Ewige Naturgesetze sind nicht vergänglich
„Die Kernspaltung ist eine zentrale Szene der Vergänglichkeit“, sagt der Ingenieur Johan Swahn, der sich mit der Auswirkung radioaktiver Strahlung auf den Organismus beschäftigt und das Problem des Atommülls und seiner ungeklärten Endlagerung thematisiert. Er spricht aber auch neue technologische Möglichkeiten, wie die Transmutation an, die die Halbwertszeit radioaktiver Nuklide verkürzen.

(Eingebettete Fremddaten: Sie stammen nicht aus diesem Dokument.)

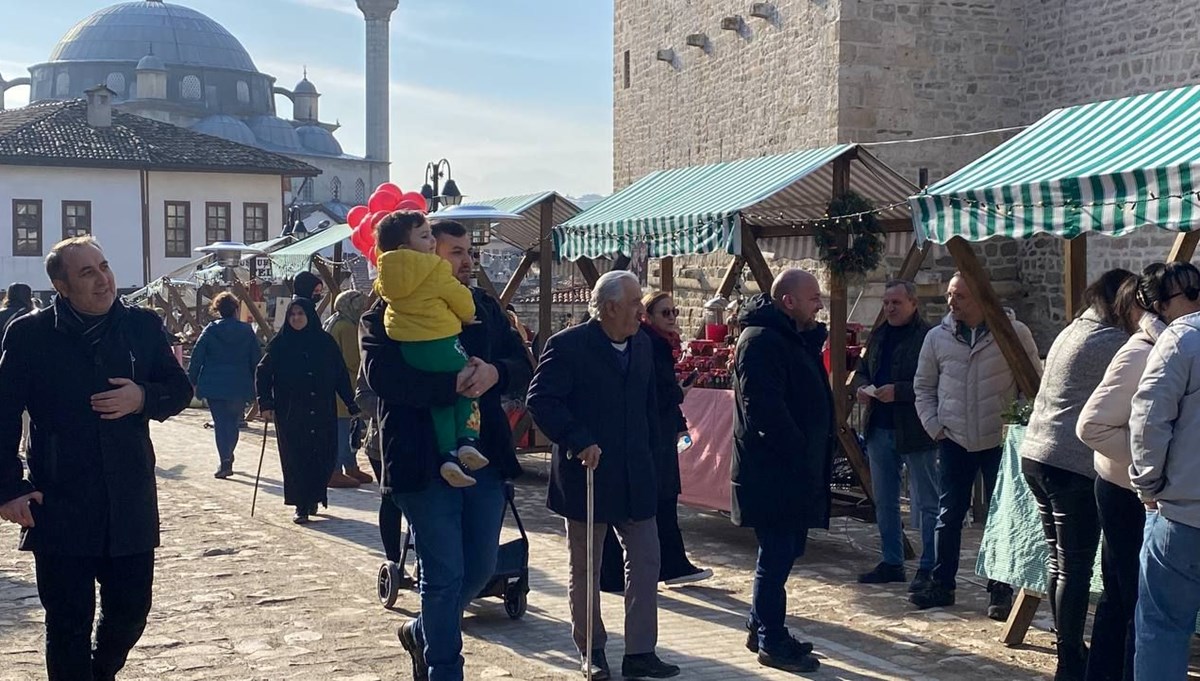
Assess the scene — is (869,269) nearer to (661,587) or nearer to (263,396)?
(661,587)

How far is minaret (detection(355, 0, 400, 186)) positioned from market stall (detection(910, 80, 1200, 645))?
8144 centimetres

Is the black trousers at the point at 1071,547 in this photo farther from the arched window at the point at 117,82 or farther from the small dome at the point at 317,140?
the small dome at the point at 317,140

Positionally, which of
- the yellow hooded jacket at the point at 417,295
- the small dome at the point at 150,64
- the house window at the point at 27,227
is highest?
the small dome at the point at 150,64

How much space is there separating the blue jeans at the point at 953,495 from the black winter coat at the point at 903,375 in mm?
365

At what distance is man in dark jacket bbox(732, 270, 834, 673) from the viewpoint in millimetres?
5973

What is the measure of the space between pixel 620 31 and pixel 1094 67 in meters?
9.76

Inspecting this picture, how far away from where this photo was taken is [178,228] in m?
49.4

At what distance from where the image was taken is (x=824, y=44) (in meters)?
17.8

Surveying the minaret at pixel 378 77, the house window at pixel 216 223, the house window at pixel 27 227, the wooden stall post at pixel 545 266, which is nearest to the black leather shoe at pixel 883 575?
the wooden stall post at pixel 545 266

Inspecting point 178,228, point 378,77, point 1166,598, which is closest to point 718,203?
point 1166,598

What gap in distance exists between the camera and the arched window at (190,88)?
83.2m

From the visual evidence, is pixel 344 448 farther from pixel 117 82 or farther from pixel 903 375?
pixel 117 82

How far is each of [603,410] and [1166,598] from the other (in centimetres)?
216

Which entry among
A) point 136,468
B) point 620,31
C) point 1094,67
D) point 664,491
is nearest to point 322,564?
point 664,491
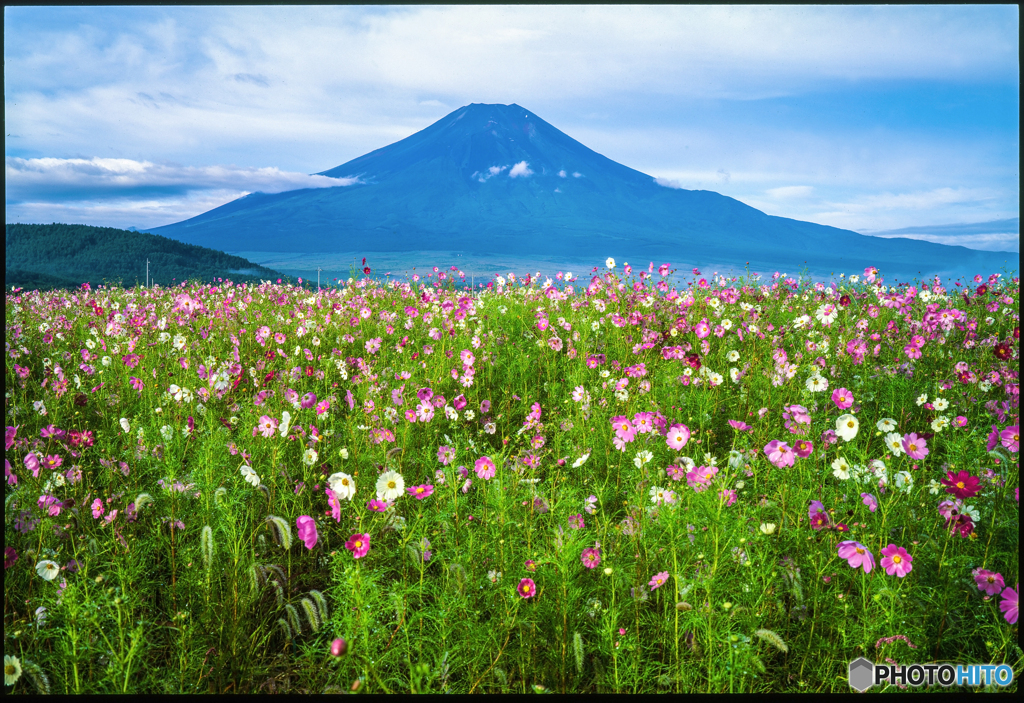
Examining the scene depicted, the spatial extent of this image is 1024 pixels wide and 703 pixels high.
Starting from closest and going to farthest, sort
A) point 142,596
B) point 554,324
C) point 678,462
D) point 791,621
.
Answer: point 791,621, point 142,596, point 678,462, point 554,324

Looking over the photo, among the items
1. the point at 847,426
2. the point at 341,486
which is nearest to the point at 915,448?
the point at 847,426

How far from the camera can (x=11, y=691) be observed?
1661 millimetres

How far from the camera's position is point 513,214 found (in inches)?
6029

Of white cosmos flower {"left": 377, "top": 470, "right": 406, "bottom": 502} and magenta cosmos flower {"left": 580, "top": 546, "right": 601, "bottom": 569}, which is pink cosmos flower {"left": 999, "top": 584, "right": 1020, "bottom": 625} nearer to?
magenta cosmos flower {"left": 580, "top": 546, "right": 601, "bottom": 569}

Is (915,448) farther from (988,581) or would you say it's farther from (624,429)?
(624,429)

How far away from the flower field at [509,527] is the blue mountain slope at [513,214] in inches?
4524

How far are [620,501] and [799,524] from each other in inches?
37.5

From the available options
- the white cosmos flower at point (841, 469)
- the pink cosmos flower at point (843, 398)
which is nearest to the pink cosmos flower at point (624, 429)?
the white cosmos flower at point (841, 469)

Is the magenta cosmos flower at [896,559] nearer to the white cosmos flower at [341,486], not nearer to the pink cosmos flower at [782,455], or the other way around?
the pink cosmos flower at [782,455]

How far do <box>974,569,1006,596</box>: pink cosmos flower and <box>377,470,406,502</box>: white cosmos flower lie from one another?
6.37 feet

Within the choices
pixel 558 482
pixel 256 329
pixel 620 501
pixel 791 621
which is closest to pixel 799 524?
pixel 791 621

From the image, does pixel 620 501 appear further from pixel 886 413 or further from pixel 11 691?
pixel 11 691

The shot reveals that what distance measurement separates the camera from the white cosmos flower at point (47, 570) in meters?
1.83

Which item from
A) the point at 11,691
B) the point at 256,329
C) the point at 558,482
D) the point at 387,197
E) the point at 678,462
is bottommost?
the point at 11,691
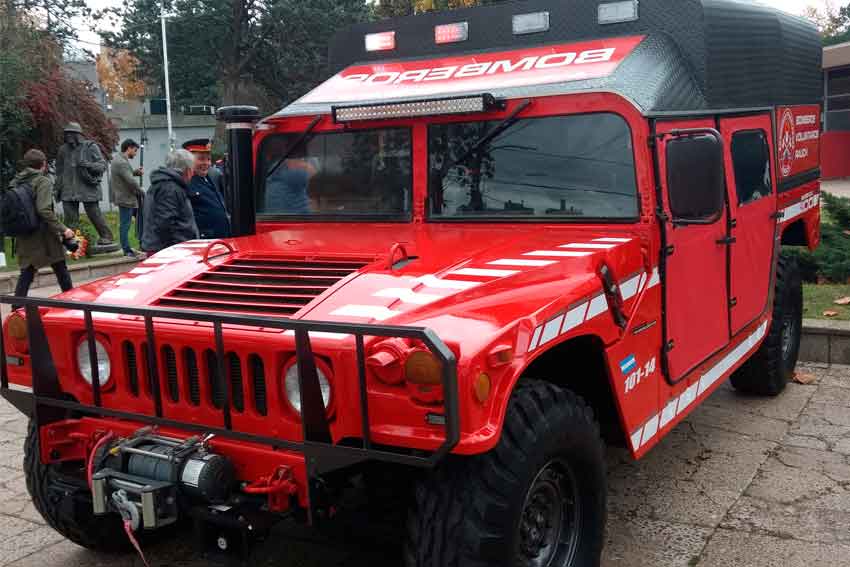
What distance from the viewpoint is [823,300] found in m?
7.61

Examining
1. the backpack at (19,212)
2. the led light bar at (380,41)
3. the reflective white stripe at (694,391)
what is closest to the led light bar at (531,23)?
the led light bar at (380,41)

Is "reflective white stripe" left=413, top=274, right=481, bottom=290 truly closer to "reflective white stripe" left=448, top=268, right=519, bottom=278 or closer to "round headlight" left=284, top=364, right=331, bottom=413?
"reflective white stripe" left=448, top=268, right=519, bottom=278

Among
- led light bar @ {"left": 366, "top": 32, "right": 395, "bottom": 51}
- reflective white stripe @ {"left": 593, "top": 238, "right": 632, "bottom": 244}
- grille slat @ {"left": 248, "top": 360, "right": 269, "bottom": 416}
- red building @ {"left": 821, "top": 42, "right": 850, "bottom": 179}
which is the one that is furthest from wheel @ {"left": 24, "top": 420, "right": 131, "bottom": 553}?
red building @ {"left": 821, "top": 42, "right": 850, "bottom": 179}

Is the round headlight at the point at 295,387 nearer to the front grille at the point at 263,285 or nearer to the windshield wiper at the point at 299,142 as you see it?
the front grille at the point at 263,285

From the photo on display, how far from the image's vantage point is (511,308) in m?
2.93

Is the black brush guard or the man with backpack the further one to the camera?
the man with backpack

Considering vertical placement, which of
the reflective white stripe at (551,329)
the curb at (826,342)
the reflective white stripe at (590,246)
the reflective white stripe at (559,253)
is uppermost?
the reflective white stripe at (590,246)

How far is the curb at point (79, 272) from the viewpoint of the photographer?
10.1 metres

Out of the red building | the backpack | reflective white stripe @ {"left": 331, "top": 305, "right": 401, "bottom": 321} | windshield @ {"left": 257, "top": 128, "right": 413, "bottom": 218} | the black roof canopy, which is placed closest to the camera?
reflective white stripe @ {"left": 331, "top": 305, "right": 401, "bottom": 321}

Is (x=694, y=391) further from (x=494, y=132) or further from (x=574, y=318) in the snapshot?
(x=494, y=132)

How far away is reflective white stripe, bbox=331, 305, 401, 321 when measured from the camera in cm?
295

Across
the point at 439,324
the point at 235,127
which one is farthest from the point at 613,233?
the point at 235,127

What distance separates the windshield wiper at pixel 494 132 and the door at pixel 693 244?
0.63 meters

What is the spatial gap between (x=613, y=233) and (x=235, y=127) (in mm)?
1933
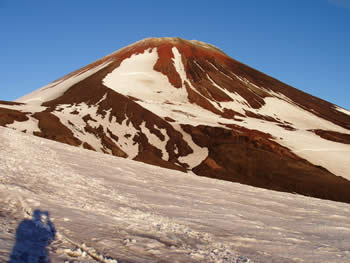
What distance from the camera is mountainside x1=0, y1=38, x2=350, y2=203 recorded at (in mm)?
36344

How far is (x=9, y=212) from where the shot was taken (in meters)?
4.98

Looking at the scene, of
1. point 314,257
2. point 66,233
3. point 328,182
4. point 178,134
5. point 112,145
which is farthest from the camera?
point 178,134

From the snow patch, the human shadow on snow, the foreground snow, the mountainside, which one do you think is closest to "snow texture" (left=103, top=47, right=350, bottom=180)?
the mountainside

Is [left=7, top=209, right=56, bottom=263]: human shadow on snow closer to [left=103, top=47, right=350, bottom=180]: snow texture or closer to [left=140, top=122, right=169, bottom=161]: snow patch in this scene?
[left=140, top=122, right=169, bottom=161]: snow patch

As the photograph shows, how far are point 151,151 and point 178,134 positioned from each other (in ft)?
22.1

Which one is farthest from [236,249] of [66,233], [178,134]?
[178,134]

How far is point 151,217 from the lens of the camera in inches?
243

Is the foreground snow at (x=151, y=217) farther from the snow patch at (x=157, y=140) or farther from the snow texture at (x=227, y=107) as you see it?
the snow texture at (x=227, y=107)

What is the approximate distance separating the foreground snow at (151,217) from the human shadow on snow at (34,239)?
3.3 inches

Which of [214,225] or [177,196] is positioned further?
[177,196]

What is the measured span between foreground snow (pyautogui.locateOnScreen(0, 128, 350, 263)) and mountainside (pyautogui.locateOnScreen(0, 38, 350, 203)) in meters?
24.3

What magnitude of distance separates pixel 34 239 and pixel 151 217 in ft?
8.04

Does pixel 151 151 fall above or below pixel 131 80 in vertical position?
below

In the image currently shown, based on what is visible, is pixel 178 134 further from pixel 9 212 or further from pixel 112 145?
pixel 9 212
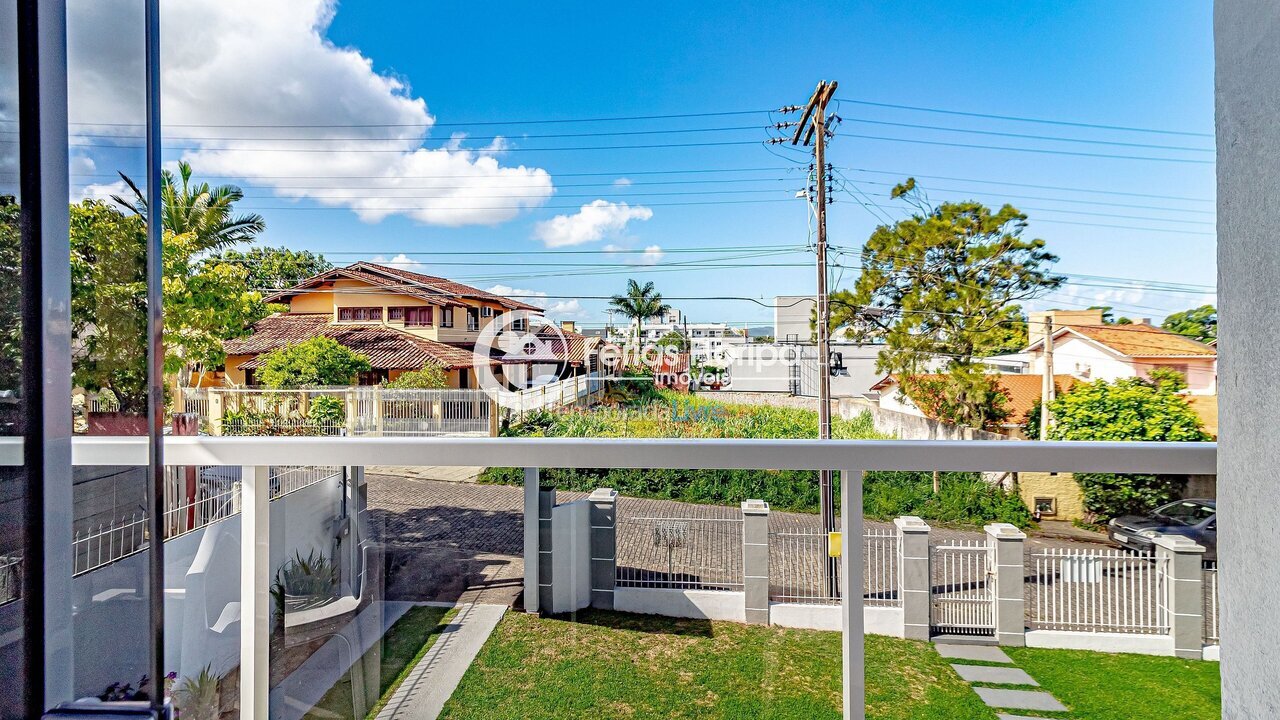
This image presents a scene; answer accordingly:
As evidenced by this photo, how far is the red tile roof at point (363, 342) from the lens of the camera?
2.53 metres

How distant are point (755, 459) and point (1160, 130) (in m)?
2.98

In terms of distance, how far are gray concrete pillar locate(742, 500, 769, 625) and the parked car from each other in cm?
→ 80

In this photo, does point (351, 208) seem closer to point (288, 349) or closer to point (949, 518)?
point (288, 349)

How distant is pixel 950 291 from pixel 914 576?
184cm

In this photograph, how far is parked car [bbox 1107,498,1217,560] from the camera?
1.21m

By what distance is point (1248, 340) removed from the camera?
2.67ft

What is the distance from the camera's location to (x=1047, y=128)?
2.82 m

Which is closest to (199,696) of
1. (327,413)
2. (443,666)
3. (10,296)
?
(443,666)

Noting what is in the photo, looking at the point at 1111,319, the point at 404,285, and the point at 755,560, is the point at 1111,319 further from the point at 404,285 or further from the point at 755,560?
the point at 404,285

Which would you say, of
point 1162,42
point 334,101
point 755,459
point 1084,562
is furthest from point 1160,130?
point 334,101

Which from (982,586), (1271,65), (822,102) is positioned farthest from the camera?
(822,102)

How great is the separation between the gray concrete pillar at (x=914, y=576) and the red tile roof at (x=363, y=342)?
6.01ft

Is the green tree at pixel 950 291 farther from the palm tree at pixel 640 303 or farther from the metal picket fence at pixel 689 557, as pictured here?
the metal picket fence at pixel 689 557

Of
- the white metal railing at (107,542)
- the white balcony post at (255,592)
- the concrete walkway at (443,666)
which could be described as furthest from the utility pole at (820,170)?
the white metal railing at (107,542)
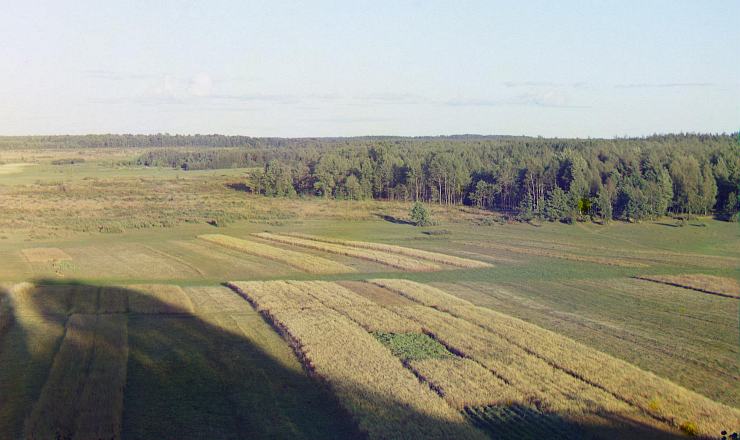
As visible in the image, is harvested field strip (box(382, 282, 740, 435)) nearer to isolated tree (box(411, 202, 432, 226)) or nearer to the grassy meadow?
the grassy meadow

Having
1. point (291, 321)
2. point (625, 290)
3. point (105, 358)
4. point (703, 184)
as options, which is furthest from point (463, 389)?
point (703, 184)

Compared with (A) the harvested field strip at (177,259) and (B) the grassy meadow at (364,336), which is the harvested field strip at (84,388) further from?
(A) the harvested field strip at (177,259)

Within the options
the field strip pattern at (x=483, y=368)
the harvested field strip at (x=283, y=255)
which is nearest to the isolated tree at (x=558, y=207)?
the harvested field strip at (x=283, y=255)

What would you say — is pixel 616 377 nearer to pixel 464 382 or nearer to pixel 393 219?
pixel 464 382

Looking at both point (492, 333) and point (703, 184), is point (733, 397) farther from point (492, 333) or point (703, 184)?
point (703, 184)

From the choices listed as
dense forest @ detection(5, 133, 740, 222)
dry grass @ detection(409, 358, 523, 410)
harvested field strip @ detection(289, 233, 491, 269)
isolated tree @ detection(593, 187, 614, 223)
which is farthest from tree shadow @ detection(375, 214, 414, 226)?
dry grass @ detection(409, 358, 523, 410)

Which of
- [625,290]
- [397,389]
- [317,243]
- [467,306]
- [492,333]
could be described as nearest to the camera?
[397,389]

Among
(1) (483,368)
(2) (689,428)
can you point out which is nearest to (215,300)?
(1) (483,368)
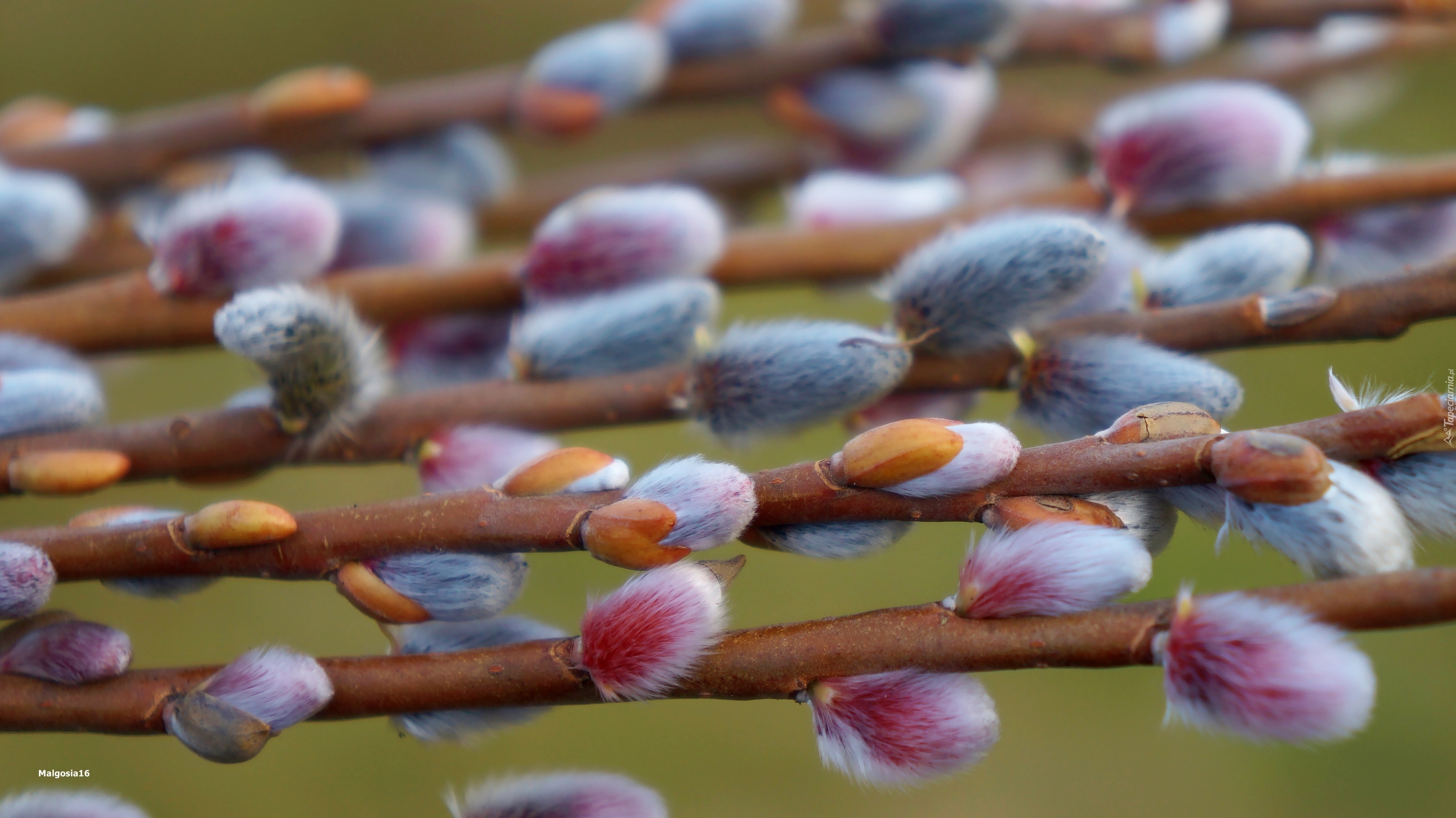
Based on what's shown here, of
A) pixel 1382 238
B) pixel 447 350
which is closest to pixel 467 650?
pixel 447 350

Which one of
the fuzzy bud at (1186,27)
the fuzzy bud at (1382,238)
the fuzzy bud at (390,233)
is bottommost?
the fuzzy bud at (1382,238)

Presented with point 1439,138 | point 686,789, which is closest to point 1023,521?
point 686,789

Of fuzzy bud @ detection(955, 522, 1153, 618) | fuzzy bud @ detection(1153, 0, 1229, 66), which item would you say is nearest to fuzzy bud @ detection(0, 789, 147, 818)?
fuzzy bud @ detection(955, 522, 1153, 618)

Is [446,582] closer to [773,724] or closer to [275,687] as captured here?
[275,687]

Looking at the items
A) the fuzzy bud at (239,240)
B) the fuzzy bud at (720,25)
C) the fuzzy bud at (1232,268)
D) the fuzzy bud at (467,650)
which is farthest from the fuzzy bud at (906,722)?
the fuzzy bud at (720,25)

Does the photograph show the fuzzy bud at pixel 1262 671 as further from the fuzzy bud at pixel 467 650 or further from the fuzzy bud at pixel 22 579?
the fuzzy bud at pixel 22 579
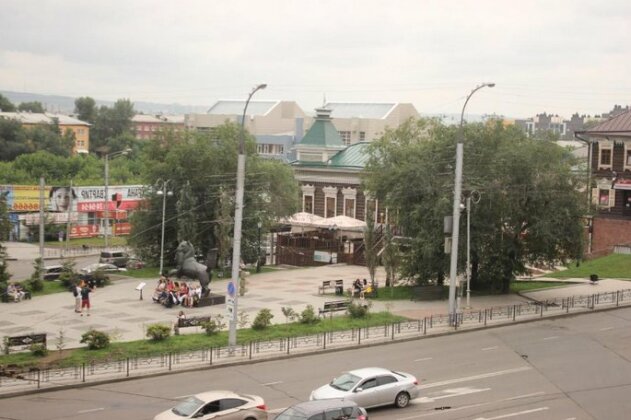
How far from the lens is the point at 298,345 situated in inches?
1384

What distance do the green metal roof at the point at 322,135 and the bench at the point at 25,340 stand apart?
52.8 metres

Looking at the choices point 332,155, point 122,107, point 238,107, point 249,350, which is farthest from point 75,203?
point 122,107

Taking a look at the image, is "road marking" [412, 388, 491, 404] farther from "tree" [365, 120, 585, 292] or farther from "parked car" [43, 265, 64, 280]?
"parked car" [43, 265, 64, 280]

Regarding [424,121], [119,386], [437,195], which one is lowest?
[119,386]

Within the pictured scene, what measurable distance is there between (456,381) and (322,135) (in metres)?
56.3

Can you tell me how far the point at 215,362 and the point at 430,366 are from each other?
7933 millimetres

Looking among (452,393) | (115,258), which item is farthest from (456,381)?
(115,258)

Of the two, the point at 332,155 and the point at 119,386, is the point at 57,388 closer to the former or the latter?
the point at 119,386

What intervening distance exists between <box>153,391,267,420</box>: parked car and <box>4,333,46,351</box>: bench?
1165 cm

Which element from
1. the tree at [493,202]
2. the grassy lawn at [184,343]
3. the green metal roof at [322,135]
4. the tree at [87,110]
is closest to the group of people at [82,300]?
the grassy lawn at [184,343]

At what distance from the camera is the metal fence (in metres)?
29.3

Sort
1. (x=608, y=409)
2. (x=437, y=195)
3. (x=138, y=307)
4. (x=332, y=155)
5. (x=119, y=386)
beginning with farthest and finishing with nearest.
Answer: (x=332, y=155) → (x=437, y=195) → (x=138, y=307) → (x=119, y=386) → (x=608, y=409)

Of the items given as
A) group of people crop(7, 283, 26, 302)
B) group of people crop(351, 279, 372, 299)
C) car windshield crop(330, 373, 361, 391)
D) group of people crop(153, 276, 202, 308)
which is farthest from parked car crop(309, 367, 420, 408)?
group of people crop(7, 283, 26, 302)

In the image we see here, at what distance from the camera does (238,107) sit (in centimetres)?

Was nicht der Vergänglichkeit anheim fällt, spricht der Astronom Aleks Scholz an, nämlich die ewigen Naturgesetze und die Fähigkeit der Menschen sie zu erkennen. Alles andere, Planeten und Menschen, Sterne und Sonnen, all das gehe kaputt, so sagt er. Ihm ist es wichtig, die Verbindung zwischen den Naturgesetzen und dem Sternenhimmel, so wie ihn der Laie sieht, wieder herzustellen und damit auch eine Verbindung zwischen Naturwissenschaft und Öffentlichkeit.
Vergänglichkeit als Wert
Wie es mit unserem Leben nach dem Tod weitergeht, darüber haben die Interviewpartner sehr unterschiedliche Vorstellungen. Was aber allen Gesprächen gemeinsam ist, das ist die Hervorhebung der Vergänglichkeit für unseren Umgang mit Welt und unser Sozialverhalten. Es lohnt sich in jedem Fall, sich des Themas anzunehmen. Das Buch von Corinna Caduff gibt eine hervorragende Einführung.